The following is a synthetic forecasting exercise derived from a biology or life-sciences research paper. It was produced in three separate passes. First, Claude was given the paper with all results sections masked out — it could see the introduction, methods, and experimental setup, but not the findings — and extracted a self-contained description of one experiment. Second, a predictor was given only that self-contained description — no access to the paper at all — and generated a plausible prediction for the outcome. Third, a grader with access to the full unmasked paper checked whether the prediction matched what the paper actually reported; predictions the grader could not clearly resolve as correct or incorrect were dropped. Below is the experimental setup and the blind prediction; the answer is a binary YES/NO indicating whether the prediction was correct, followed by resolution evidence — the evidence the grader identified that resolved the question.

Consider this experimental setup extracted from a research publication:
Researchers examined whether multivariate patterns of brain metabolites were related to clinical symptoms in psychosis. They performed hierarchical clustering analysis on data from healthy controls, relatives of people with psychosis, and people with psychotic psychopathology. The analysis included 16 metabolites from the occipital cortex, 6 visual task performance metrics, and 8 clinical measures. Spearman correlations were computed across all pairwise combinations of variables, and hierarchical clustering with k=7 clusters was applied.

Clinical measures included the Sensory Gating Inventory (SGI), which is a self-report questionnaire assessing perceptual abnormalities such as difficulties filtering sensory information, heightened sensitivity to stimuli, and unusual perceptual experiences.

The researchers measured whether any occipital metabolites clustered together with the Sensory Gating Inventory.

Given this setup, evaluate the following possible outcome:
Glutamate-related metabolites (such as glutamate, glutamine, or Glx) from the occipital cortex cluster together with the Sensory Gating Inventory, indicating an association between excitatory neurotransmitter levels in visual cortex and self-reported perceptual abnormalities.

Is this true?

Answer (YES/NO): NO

------------------------------------------------------------------------

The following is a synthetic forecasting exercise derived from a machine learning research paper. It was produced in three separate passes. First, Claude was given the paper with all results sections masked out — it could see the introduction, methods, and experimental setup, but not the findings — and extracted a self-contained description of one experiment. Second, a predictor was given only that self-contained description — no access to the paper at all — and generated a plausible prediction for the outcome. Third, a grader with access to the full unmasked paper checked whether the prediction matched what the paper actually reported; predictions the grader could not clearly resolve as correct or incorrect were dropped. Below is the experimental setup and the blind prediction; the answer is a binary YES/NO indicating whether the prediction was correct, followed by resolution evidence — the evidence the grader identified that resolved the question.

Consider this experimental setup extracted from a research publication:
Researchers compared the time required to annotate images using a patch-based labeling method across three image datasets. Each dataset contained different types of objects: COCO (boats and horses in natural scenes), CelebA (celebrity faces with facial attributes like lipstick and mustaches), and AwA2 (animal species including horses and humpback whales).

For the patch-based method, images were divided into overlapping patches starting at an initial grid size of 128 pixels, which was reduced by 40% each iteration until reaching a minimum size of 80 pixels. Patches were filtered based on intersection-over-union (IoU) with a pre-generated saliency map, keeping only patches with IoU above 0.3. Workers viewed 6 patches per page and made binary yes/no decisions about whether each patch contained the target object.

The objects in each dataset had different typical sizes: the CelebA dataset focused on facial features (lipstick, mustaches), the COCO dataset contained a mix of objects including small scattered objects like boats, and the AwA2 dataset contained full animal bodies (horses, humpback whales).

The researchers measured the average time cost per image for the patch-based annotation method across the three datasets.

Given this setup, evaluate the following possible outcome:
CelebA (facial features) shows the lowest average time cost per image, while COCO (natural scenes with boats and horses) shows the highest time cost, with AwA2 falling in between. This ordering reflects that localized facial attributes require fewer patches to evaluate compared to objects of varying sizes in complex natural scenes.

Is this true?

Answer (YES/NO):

------------------------------------------------------------------------

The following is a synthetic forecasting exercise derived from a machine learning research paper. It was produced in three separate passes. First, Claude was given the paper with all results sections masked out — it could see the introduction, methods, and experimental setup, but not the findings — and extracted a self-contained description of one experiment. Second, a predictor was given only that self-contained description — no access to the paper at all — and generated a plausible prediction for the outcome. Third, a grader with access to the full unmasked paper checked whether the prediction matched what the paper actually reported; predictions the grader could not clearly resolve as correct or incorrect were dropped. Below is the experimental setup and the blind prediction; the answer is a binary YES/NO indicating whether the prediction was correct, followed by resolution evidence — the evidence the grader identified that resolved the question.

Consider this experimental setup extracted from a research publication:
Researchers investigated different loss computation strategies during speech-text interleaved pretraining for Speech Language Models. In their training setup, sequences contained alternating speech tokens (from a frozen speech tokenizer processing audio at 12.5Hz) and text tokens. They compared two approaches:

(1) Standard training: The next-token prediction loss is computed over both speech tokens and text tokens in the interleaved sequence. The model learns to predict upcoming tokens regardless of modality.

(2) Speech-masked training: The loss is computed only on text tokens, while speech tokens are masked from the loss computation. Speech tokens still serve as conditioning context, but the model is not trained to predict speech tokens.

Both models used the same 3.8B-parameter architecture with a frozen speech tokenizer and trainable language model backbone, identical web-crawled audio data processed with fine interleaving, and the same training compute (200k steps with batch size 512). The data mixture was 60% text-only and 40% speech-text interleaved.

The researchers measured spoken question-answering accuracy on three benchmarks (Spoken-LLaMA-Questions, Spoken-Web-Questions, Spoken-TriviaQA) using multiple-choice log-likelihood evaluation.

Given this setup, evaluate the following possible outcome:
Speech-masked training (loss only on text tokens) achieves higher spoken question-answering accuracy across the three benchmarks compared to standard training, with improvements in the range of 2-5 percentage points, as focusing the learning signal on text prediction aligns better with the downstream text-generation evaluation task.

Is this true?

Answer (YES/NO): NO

------------------------------------------------------------------------

### What needs to be done
Each line above that contains "tokenizer" counts once; report the total of such lines and nothing more.

### Task answer
2